[DATASET CONTENT — start]
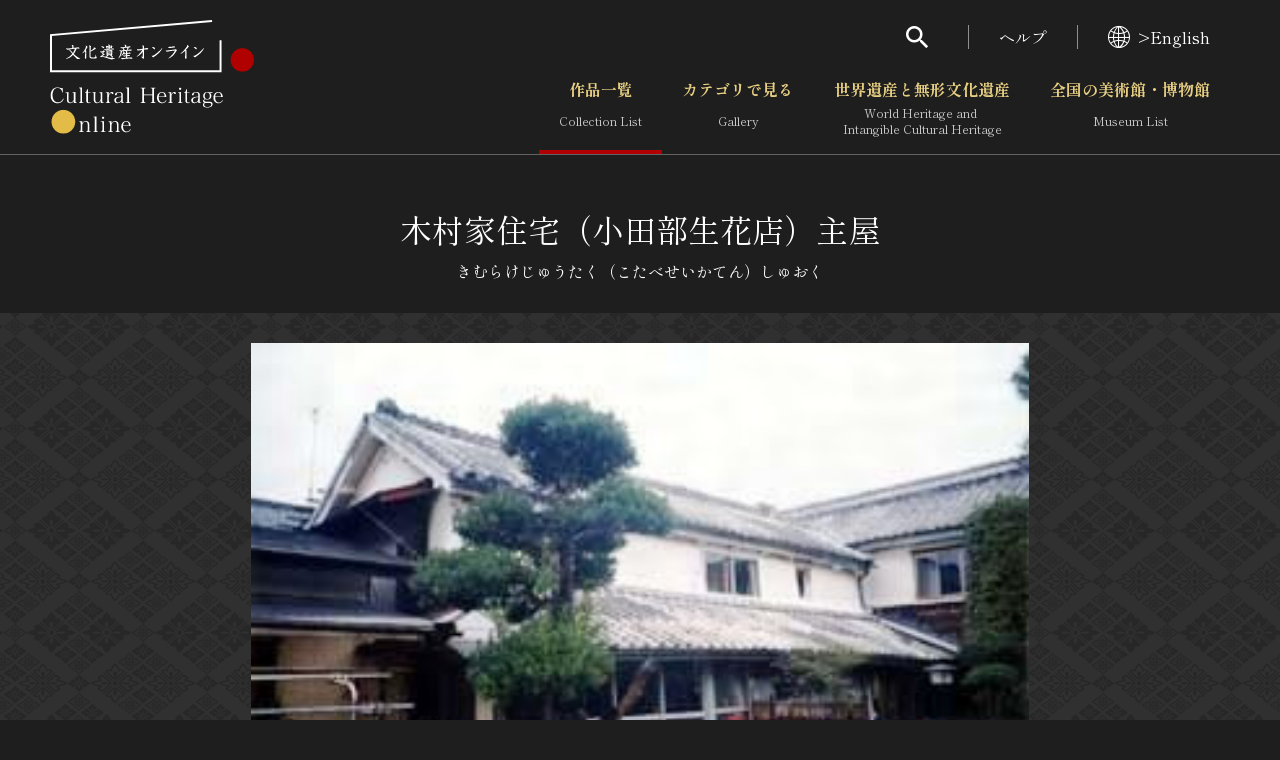

--- FILE ---
content_type: text/html; charset=UTF-8
request_url: https://bunka.nii.ac.jp/heritages/mapmarkerdataxml/18/36.278682301318334/140.10070323944095/36.276736244180725/140.09769916534427/0
body_size: 1403
content:
<markers><marker>
    <code>195699</code>
    <longitude>140.09789617000000</longitude>
    <latitude>36.27818145000000</latitude>
    <subtype>1</subtype>
    </marker><marker>
    <code>180916</code>
    <longitude>140.09797700000000</longitude>
    <latitude>36.27824000000000</latitude>
    <subtype>1</subtype>
    </marker><marker>
    <code>117777</code>
    <longitude>140.09813304000000</longitude>
    <latitude>36.27821390000000</latitude>
    <subtype>1</subtype>
    </marker><marker>
    <code>140468</code>
    <longitude>140.09825504000000</longitude>
    <latitude>36.27815376000000</latitude>
    <subtype>1</subtype>
    </marker><marker>
    <code>181773</code>
    <longitude>140.09863300000000</longitude>
    <latitude>36.27830500000000</latitude>
    <subtype>1</subtype>
    </marker><marker>
    <code>188680</code>
    <longitude>140.09863300000000</longitude>
    <latitude>36.27758400000000</latitude>
    <subtype>1</subtype>
    </marker><marker>
    <code>114744</code>
    <longitude>140.09867900000000</longitude>
    <latitude>36.27835500000000</latitude>
    <subtype>1</subtype>
    </marker><marker>
    <code>114284</code>
    <longitude>140.09881838000000</longitude>
    <latitude>36.27713876000000</latitude>
    <subtype>1</subtype>
    </marker><marker>
    <code>138671</code>
    <longitude>140.09899107000000</longitude>
    <latitude>36.27706042000000</latitude>
    <subtype>1</subtype>
    </marker><marker>
    <code>166712</code>
    <longitude>140.09903000000000</longitude>
    <latitude>36.27714200000000</latitude>
    <subtype>1</subtype>
    </marker><marker>
    <code>181313</code>
    <longitude>140.09905135000000</longitude>
    <latitude>36.27731155000000</latitude>
    <subtype>1</subtype>
    </marker><marker>
    <code>149485</code>
    <longitude>140.09915200000000</longitude>
    <latitude>36.27701600000000</latitude>
    <subtype>1</subtype>
    </marker><marker>
    <code>144867</code>
    <longitude>140.09919540000000</longitude>
    <latitude>36.27745630000000</latitude>
    <subtype>1</subtype>
    </marker><marker>
    <code>144867</code>
    <longitude>140.09919540000000</longitude>
    <latitude>36.27745630000000</latitude>
    <subtype>1</subtype>
    </marker><marker>
    <code>178086</code>
    <longitude>140.09920142000000</longitude>
    <latitude>36.27770995000000</latitude>
    <subtype>1</subtype>
    </marker><marker>
    <code>115077</code>
    <longitude>140.09928172000000</longitude>
    <latitude>36.27732616000000</latitude>
    <subtype>1</subtype>
    </marker><marker>
    <code>148475</code>
    <longitude>140.09930400000000</longitude>
    <latitude>36.27767600000000</latitude>
    <subtype>1</subtype>
    </marker><marker>
    <code>138648</code>
    <longitude>140.09934287000000</longitude>
    <latitude>36.27773700000000</latitude>
    <subtype>1</subtype>
    </marker><marker>
    <code>115754</code>
    <longitude>140.09938000000000</longitude>
    <latitude>36.27788900000000</latitude>
    <subtype>1</subtype>
    </marker><marker>
    <code>137768</code>
    <longitude>140.09952759000000</longitude>
    <latitude>36.27698159000000</latitude>
    <subtype>1</subtype>
    </marker><marker>
    <code>192999</code>
    <longitude>140.09955917000000</longitude>
    <latitude>36.27712373000000</latitude>
    <subtype>1</subtype>
    </marker><marker>
    <code>192869</code>
    <longitude>140.09957382000000</longitude>
    <latitude>36.27818266000000</latitude>
    <subtype>1</subtype>
    </marker><marker>
    <code>167172</code>
    <longitude>140.09997600000000</longitude>
    <latitude>36.27855886000000</latitude>
    <subtype>1</subtype>
    </marker><marker>
    <code>148605</code>
    <longitude>140.10018366000000</longitude>
    <latitude>36.27683398000000</latitude>
    <subtype>1</subtype>
    </marker><marker>
    <code>178216</code>
    <longitude>140.10032462000000</longitude>
    <latitude>36.27682193000000</latitude>
    <subtype>1</subtype>
    </marker></markers>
[DATASET CONTENT — finish]
TASK TO COMPLETE ::
Could you retype the whole listing word for word, minus its pictures?

OUTPUT OF THE TASK ::
--- FILE ---
content_type: text/html; charset=UTF-8
request_url: https://bunka.nii.ac.jp/heritages/mapmarkerdataxml/18/36.278682301318334/140.10070323944095/36.276736244180725/140.09769916534427/0
body_size: 1403
content:
<markers><marker>
    <code>195699</code>
    <longitude>140.09789617000000</longitude>
    <latitude>36.27818145000000</latitude>
    <subtype>1</subtype>
    </marker><marker>
    <code>180916</code>
    <longitude>140.09797700000000</longitude>
    <latitude>36.27824000000000</latitude>
    <subtype>1</subtype>
    </marker><marker>
    <code>117777</code>
    <longitude>140.09813304000000</longitude>
    <latitude>36.27821390000000</latitude>
    <subtype>1</subtype>
    </marker><marker>
    <code>140468</code>
    <longitude>140.09825504000000</longitude>
    <latitude>36.27815376000000</latitude>
    <subtype>1</subtype>
    </marker><marker>
    <code>181773</code>
    <longitude>140.09863300000000</longitude>
    <latitude>36.27830500000000</latitude>
    <subtype>1</subtype>
    </marker><marker>
    <code>188680</code>
    <longitude>140.09863300000000</longitude>
    <latitude>36.27758400000000</latitude>
    <subtype>1</subtype>
    </marker><marker>
    <code>114744</code>
    <longitude>140.09867900000000</longitude>
    <latitude>36.27835500000000</latitude>
    <subtype>1</subtype>
    </marker><marker>
    <code>114284</code>
    <longitude>140.09881838000000</longitude>
    <latitude>36.27713876000000</latitude>
    <subtype>1</subtype>
    </marker><marker>
    <code>138671</code>
    <longitude>140.09899107000000</longitude>
    <latitude>36.27706042000000</latitude>
    <subtype>1</subtype>
    </marker><marker>
    <code>166712</code>
    <longitude>140.09903000000000</longitude>
    <latitude>36.27714200000000</latitude>
    <subtype>1</subtype>
    </marker><marker>
    <code>181313</code>
    <longitude>140.09905135000000</longitude>
    <latitude>36.27731155000000</latitude>
    <subtype>1</subtype>
    </marker><marker>
    <code>149485</code>
    <longitude>140.09915200000000</longitude>
    <latitude>36.27701600000000</latitude>
    <subtype>1</subtype>
    </marker><marker>
    <code>144867</code>
    <longitude>140.09919540000000</longitude>
    <latitude>36.27745630000000</latitude>
    <subtype>1</subtype>
    </marker><marker>
    <code>144867</code>
    <longitude>140.09919540000000</longitude>
    <latitude>36.27745630000000</latitude>
    <subtype>1</subtype>
    </marker><marker>
    <code>178086</code>
    <longitude>140.09920142000000</longitude>
    <latitude>36.27770995000000</latitude>
    <subtype>1</subtype>
    </marker><marker>
    <code>115077</code>
    <longitude>140.09928172000000</longitude>
    <latitude>36.27732616000000</latitude>
    <subtype>1</subtype>
    </marker><marker>
    <code>148475</code>
    <longitude>140.09930400000000</longitude>
    <latitude>36.27767600000000</latitude>
    <subtype>1</subtype>
    </marker><marker>
    <code>138648</code>
    <longitude>140.09934287000000</longitude>
    <latitude>36.27773700000000</latitude>
    <subtype>1</subtype>
    </marker><marker>
    <code>115754</code>
    <longitude>140.09938000000000</longitude>
    <latitude>36.27788900000000</latitude>
    <subtype>1</subtype>
    </marker><marker>
    <code>137768</code>
    <longitude>140.09952759000000</longitude>
    <latitude>36.27698159000000</latitude>
    <subtype>1</subtype>
    </marker><marker>
    <code>192999</code>
    <longitude>140.09955917000000</longitude>
    <latitude>36.27712373000000</latitude>
    <subtype>1</subtype>
    </marker><marker>
    <code>192869</code>
    <longitude>140.09957382000000</longitude>
    <latitude>36.27818266000000</latitude>
    <subtype>1</subtype>
    </marker><marker>
    <code>167172</code>
    <longitude>140.09997600000000</longitude>
    <latitude>36.27855886000000</latitude>
    <subtype>1</subtype>
    </marker><marker>
    <code>148605</code>
    <longitude>140.10018366000000</longitude>
    <latitude>36.27683398000000</latitude>
    <subtype>1</subtype>
    </marker><marker>
    <code>178216</code>
    <longitude>140.10032462000000</longitude>
    <latitude>36.27682193000000</latitude>
    <subtype>1</subtype>
    </marker></markers>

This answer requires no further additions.